AIM OF THE TASK: Copy out all the data below, replacing "short dark hair" with "cropped black hair" everywhere it occurs and changing nothing else. Leave the pictures out of your answer.

▬▬▬

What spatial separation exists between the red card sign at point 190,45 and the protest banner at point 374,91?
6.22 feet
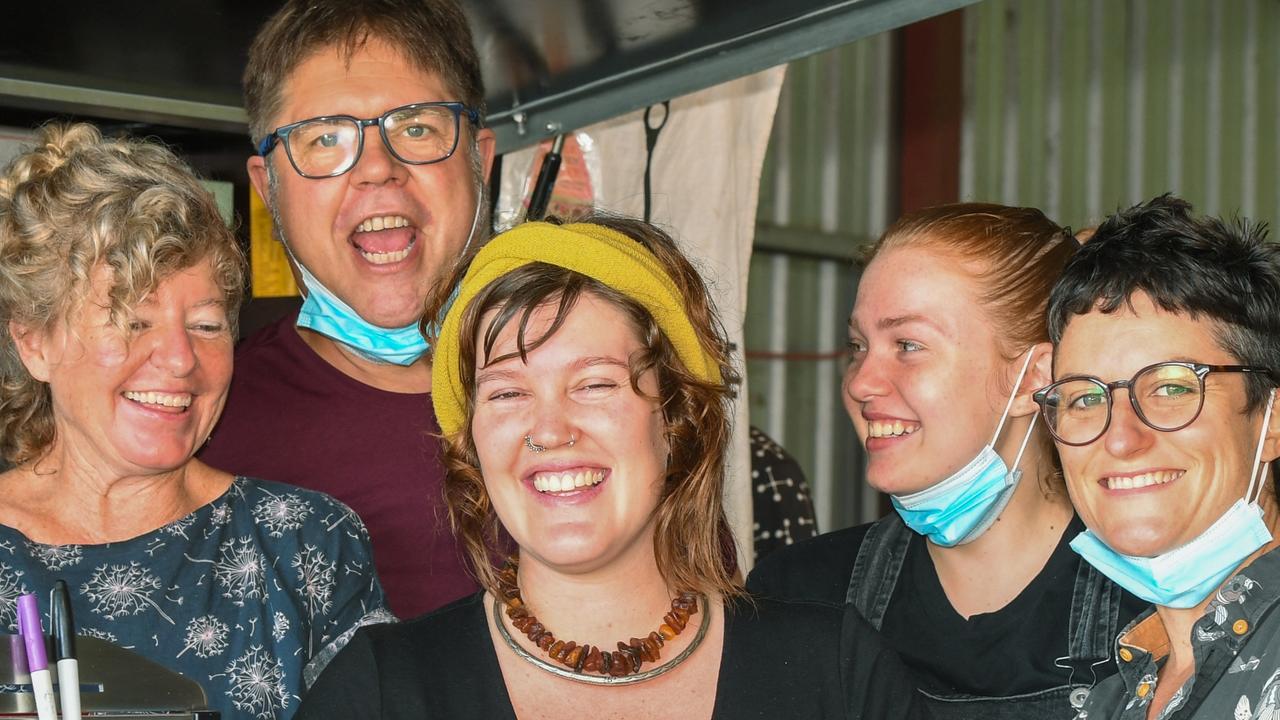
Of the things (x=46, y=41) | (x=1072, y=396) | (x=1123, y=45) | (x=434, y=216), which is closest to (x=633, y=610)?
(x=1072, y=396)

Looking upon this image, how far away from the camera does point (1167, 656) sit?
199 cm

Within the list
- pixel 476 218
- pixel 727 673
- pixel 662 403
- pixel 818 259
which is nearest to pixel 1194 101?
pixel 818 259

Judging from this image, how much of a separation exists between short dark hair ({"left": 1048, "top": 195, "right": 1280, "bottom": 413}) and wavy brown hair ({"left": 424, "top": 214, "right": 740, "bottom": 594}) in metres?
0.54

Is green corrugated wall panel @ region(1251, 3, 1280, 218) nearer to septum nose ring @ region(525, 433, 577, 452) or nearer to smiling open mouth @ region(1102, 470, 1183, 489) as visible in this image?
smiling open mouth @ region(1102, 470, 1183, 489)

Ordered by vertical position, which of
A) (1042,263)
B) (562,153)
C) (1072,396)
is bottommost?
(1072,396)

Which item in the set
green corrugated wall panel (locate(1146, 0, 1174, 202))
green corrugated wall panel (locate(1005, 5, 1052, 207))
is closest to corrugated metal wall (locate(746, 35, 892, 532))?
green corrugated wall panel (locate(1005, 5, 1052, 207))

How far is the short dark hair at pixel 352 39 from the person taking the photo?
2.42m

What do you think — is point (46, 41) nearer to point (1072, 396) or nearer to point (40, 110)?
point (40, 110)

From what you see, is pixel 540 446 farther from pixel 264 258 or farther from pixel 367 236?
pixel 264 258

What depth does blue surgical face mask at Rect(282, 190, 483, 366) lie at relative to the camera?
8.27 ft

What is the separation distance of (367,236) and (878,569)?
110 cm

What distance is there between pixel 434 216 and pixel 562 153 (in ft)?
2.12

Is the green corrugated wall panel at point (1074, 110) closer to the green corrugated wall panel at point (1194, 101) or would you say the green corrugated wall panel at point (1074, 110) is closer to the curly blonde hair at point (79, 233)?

▬▬▬

RESPONSE FOR THIS EXERCISE:
What spatial separation exists between the red card sign at point 190,45 and the protest banner at point 374,91?
6.22 feet
Of the things (x=46, y=41) | (x=1072, y=396) | (x=1123, y=45) | (x=434, y=216), which is closest to (x=633, y=610)?
(x=1072, y=396)

Looking upon this image, how far away from the camera does point (1167, 656) sit?
199 cm

Within the list
- pixel 476 218
- pixel 727 673
- pixel 662 403
- pixel 818 259
which is nearest to pixel 1194 101?
pixel 818 259

Judging from this image, how much of a separation exists between cropped black hair ({"left": 1048, "top": 195, "right": 1280, "bottom": 413}) and wavy brown hair ({"left": 424, "top": 214, "right": 740, "bottom": 594}) in metres?
0.54

Is green corrugated wall panel @ region(1251, 3, 1280, 218) nearer to septum nose ring @ region(525, 433, 577, 452) or nearer to smiling open mouth @ region(1102, 470, 1183, 489) as visible in this image?
smiling open mouth @ region(1102, 470, 1183, 489)

Ordered by vertical position, which of
A) (1042,263)
B) (562,153)
C) (1072,396)
is bottommost?
(1072,396)

Which item in the set
green corrugated wall panel (locate(1146, 0, 1174, 202))
green corrugated wall panel (locate(1005, 5, 1052, 207))
is closest to corrugated metal wall (locate(746, 35, 892, 532))?
green corrugated wall panel (locate(1005, 5, 1052, 207))

How far is the cropped black hair at pixel 352 39 from the person taking the photo?
2.42m

What do you think — is point (46, 41) nearer to point (1072, 396) or nearer to point (40, 110)?
point (40, 110)

From what you see, is pixel 540 446 farther from pixel 264 258 or farther from pixel 367 236?
pixel 264 258

What depth does blue surgical face mask at Rect(282, 190, 483, 366) lie at relative to the camera?
8.27 ft

What is the separation distance of (367,236) and (878,569)?
110 cm

What distance is there between pixel 434 216 and pixel 562 153 (in ft)?
2.12

Is the green corrugated wall panel at point (1074, 110) closer to the green corrugated wall panel at point (1194, 101) or would you say the green corrugated wall panel at point (1074, 110) is closer to the curly blonde hair at point (79, 233)?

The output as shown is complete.